Comissão aprova exigência de profissional que saiba Libras nas escolas
PL 480/26 alcança equipes de administração, planejamento, inspeção, supervisão e orientação
As escolas de educação básica passarão a ser obrigadas a ter na equipe um profissional que domine a Língua Brasileira de Sinais (Libras), pelo texto aprovado na segunda-feira (17) pela Comissão de Defesa dos Direitos das Pessoas com Deficiência da Câmara dos Deputados. A exigência alcança as equipes de administração, planejamento, inspeção, supervisão e orientação educacional.
O projeto é o PL 480/26, do deputado Murilo Galdino (Republicanos-PB). O relator na comissão, deputado Raniery Paulino (Republicanos-PB), recomendou a aprovação sem alterações de mérito.
Quem pode ocupar a função
O texto não cria a exigência de que o profissional seja surdo nem de que seja intérprete formado. A escola pode selecionar alguém entre os docentes que já integram o quadro ou contratar profissional específico para a atribuição.
"Esse profissional da área educacional não precisa ser surdo, mas conhecedor da Língua Brasileira de Sinais, o que lhe permite comunicar-se com todas as pessoas da escola", afirmou o relator, Raniery Paulino.
A diferença é relevante na prática escolar. O intérprete de Libras atua na mediação entre o professor e o aluno surdo em sala de aula. O profissional previsto no projeto ocupa posição na estrutura administrativa e pedagógica, o que amplia o alcance da comunicação para além da aula: matrícula, atendimento a famílias, reunião pedagógica e orientação educacional.
O que já existe na lei
A Libras é reconhecida como meio legal de comunicação e expressão desde a Lei 10.436, de 2002, regulamentada pelo Decreto 5.626, de 2005. A Lei Brasileira de Inclusão, de 2015, já prevê o direito do estudante surdo à educação bilíngue e à presença de tradutores e intérpretes na rede.
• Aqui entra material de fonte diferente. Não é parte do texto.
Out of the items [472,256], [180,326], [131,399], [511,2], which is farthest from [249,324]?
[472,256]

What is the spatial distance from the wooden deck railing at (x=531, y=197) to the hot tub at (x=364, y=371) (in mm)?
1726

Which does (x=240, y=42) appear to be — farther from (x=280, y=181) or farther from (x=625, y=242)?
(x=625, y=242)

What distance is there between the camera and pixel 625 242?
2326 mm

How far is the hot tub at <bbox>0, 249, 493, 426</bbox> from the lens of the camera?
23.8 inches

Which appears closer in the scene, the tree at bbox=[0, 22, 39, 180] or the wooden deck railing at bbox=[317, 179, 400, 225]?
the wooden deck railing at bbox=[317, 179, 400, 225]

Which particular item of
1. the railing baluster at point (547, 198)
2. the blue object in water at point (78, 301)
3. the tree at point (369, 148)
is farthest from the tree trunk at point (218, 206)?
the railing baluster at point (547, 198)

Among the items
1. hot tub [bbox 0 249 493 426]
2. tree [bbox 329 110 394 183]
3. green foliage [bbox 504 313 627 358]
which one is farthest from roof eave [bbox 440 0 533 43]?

O que o PL 480/26 acrescenta é a obrigação de que o conhecimento da língua esteja presente também nos cargos de gestão e apoio da unidade escolar, e não apenas na figura do intérprete alocado por aluno.
Como fica a tramitação
A proposta ainda será analisada em caráter conclusivo pela Comissão de Constituição e Justiça e de Cidadania. Em caráter conclusivo, o texto pode seguir direto ao Senado sem passar pelo Plenário da Câmara, salvo se houver recurso assinado por deputados para levar a matéria ao Plenário.
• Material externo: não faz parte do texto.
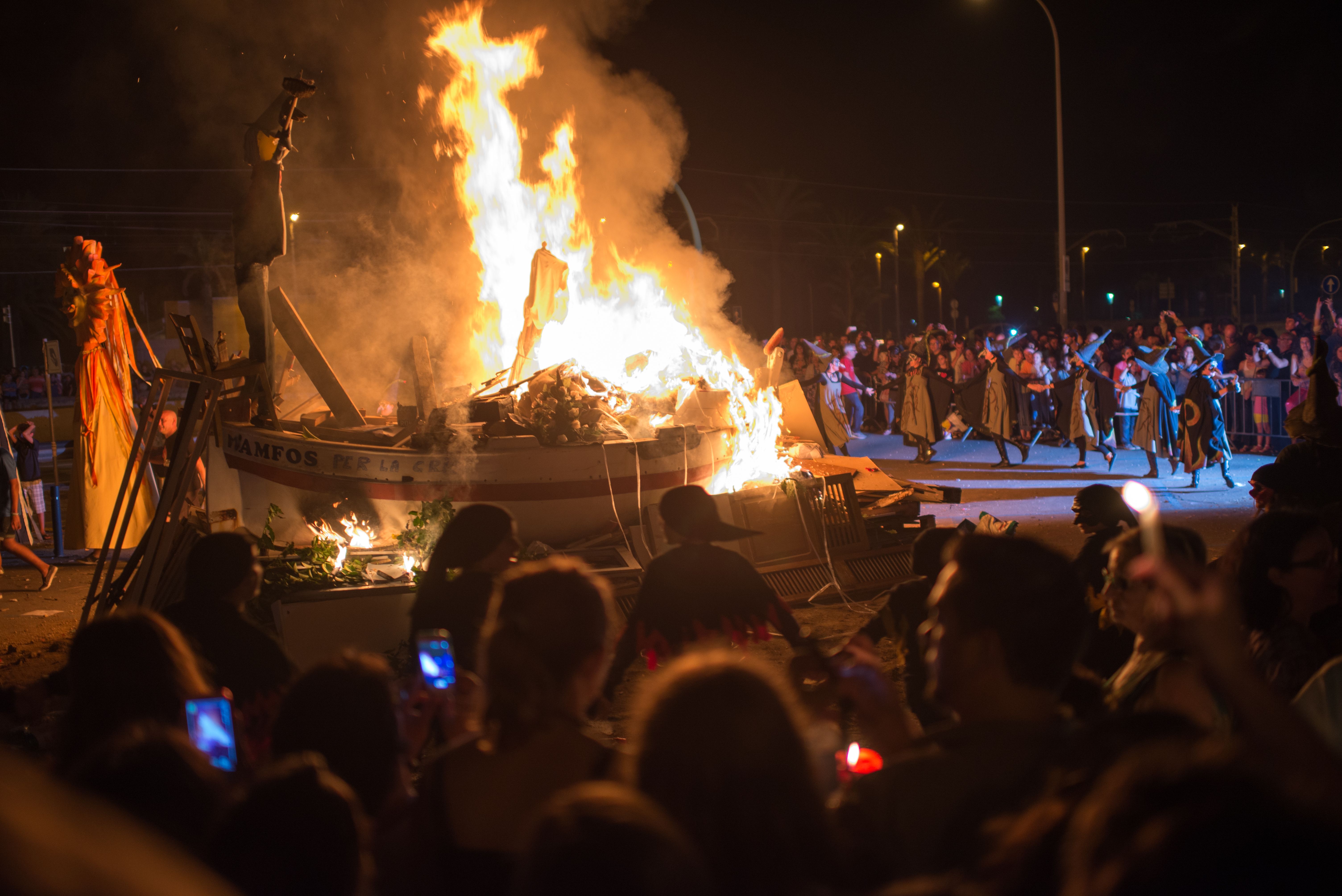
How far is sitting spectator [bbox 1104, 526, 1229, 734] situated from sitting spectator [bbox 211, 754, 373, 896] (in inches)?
63.2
Depois da Câmara, a proposta precisa ser aprovada pelo Senado para virar lei.
- Projeto: PL 480/26
- Autor: deputado Murilo Galdino (Republicanos-PB)
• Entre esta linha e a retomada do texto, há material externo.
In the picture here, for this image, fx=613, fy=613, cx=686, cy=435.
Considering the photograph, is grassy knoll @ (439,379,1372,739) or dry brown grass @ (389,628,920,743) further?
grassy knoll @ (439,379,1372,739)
- Relator: deputado Raniery Paulino (Republicanos-PB)
- Etapa concluída: aprovação na Comissão de Defesa dos Direitos das Pessoas com Deficiência, em 17 de agosto de 2026
- Próxima etapa: Comissão de Constituição e Justiça e de Cidadania, em caráter conclusivo
Efeito nas redes de ensino
Caso vire lei, a regra alcança escolas públicas e particulares de educação básica, que reúne educação infantil, ensino fundamental e ensino médio. A adequação depende de as redes identificarem, no próprio quadro, servidores com formação em Libras, ou abrirem vaga para a função.
O tema tem avançado em outras frentes no Congresso, como a proposta que trata da violência linguística contra pessoas surdas, detalhada no projeto que tipifica o audismo.
A comissão não informou prazo para a análise na CCJ. A pauta do colegiado é definida pela presidência da comissão.